ОНА. И сюда тоже. И все остальные, милый, заняты финнами, которых ты предал. Ложись-ка лучше в постель. И я спою тебе песенку, любимый, на дорожку.

К. У тебя меняется лицо. Оно колеблется.

ОНА. Тс-с-с, родной. (Поет финскую колыбельную.)

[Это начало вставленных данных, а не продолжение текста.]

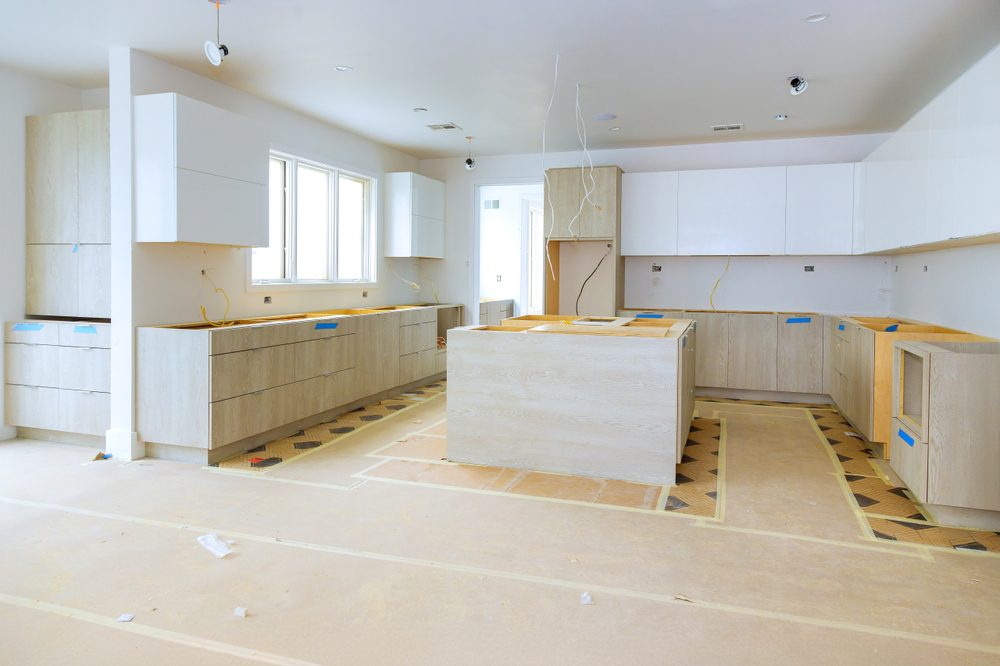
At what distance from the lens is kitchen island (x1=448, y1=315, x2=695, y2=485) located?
145 inches

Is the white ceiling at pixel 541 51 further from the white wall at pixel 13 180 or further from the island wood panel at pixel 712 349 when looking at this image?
Answer: the island wood panel at pixel 712 349

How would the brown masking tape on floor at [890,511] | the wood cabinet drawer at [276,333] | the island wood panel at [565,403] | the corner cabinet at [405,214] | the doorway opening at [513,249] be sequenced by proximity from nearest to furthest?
the brown masking tape on floor at [890,511], the island wood panel at [565,403], the wood cabinet drawer at [276,333], the corner cabinet at [405,214], the doorway opening at [513,249]

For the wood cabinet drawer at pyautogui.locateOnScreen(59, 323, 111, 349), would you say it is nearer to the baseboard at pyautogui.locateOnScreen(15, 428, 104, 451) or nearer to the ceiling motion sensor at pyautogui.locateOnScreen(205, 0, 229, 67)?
the baseboard at pyautogui.locateOnScreen(15, 428, 104, 451)

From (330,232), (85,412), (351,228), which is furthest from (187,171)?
(351,228)

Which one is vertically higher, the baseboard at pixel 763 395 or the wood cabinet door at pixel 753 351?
the wood cabinet door at pixel 753 351

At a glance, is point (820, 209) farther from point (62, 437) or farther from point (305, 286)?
point (62, 437)

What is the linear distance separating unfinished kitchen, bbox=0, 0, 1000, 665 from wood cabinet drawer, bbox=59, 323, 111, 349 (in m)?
0.02

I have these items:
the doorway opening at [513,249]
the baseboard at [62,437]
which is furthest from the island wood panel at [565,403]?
the doorway opening at [513,249]

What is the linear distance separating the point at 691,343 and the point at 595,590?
2.51m

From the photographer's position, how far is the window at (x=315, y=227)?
5.59 metres

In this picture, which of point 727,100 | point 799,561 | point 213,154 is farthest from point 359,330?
point 799,561

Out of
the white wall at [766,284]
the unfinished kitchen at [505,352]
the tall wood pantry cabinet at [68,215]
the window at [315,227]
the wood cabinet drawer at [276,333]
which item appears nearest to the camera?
the unfinished kitchen at [505,352]

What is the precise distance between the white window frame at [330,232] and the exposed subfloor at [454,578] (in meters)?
2.16

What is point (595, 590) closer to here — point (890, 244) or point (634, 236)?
point (890, 244)
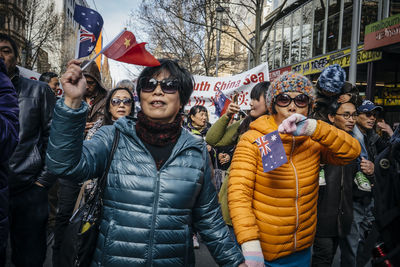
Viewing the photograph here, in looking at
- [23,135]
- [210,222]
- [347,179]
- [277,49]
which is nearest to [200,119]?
[347,179]

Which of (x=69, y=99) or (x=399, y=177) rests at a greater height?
(x=69, y=99)

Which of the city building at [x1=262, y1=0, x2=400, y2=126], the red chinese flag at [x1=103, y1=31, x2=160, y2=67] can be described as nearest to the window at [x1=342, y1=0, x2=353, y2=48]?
the city building at [x1=262, y1=0, x2=400, y2=126]

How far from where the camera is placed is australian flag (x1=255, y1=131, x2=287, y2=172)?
2.06 m

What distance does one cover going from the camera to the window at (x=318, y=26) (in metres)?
16.2

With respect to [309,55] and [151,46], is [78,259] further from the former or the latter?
[151,46]

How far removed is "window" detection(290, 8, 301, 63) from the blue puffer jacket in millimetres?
18017

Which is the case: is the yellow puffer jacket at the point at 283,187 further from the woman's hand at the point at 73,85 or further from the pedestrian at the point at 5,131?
the pedestrian at the point at 5,131

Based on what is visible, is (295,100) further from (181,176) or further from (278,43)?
(278,43)

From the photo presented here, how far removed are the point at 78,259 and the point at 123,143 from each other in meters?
0.65

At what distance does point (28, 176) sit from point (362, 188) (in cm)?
336

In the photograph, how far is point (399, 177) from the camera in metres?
1.51

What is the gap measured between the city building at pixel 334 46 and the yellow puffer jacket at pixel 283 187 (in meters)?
6.26

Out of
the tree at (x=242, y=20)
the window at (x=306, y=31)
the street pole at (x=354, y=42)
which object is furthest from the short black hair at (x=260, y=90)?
the window at (x=306, y=31)

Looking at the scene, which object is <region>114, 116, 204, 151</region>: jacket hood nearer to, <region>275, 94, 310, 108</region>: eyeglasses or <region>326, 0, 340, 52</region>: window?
<region>275, 94, 310, 108</region>: eyeglasses
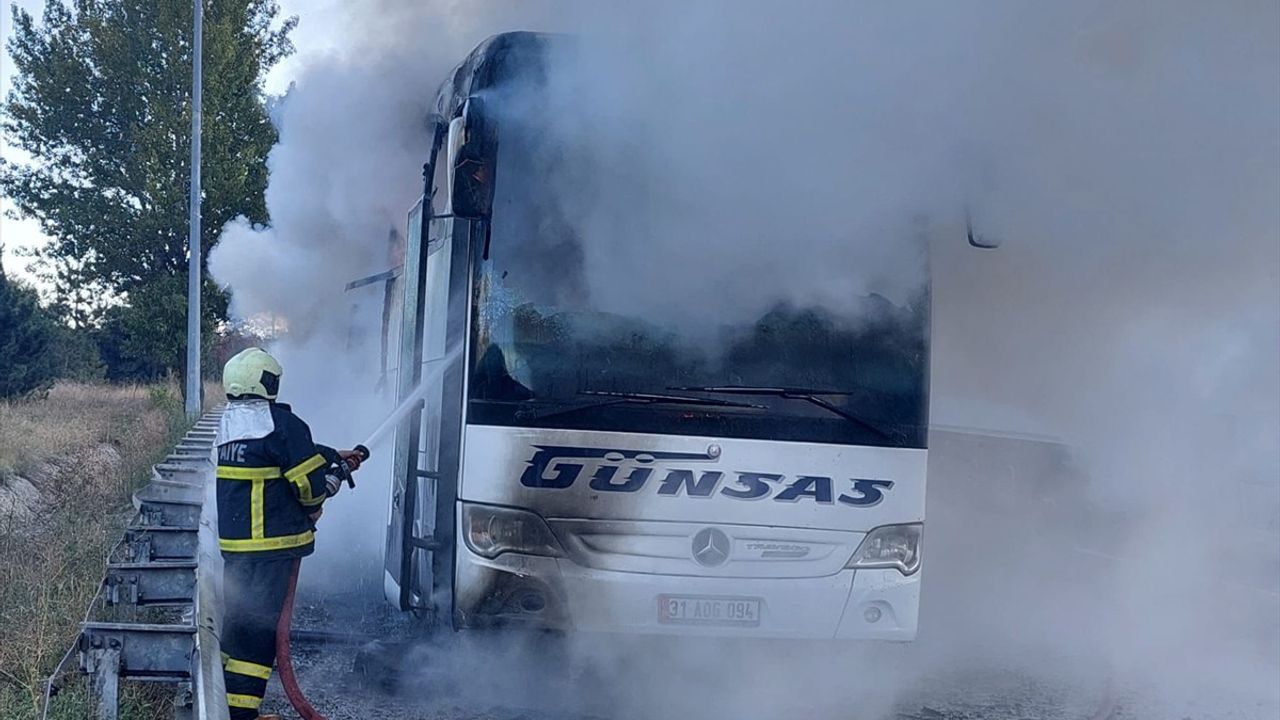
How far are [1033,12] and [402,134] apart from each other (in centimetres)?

К. Айно! (Кричит.) Айно! Мне душно. Айно.

ОНА. Разве ее сюда пропустят? Она очень просилась навестить тебя, твоя Айно. Но ты не захотел.

К. Кто ты?!

ОНА. Ты давно понял. (Нежно.) А теперь спи, любимый. Пора. (Закрывает ему глаза.)

Комната в коммунальной квартире. Старая Айно сидит у радиоприемника.


ГОЛОС ДИКТОРА. Страна прощается с верным сыном Коммунистической партии. Нескончаемым потоком идут советские люди… Заканчивается траурная церемония. Урну с прахом выносят из Колонного зала Дома Союзов.


Она выключает, плачет. И вновь включает радио.


ГОЛОС ДИКТОРА. Похоронная процессия направляется на Красную площадь. В церемонии принимают участие руководители партии и советского государства, а также Генеральный секретарь ЦК компартии Финляндии Вилле Песси. Урну с прахом устанавливают в нишу Кремлевской стены. Светлая память о товарище Отто Вильгельмовиче Куусинене вечно будет жить в сердцах советских людей и всего прогрессивного человечества. (Звучит траурная музыка.)

АЙНО. В сосновом гробу лежать тебе было бы лучше.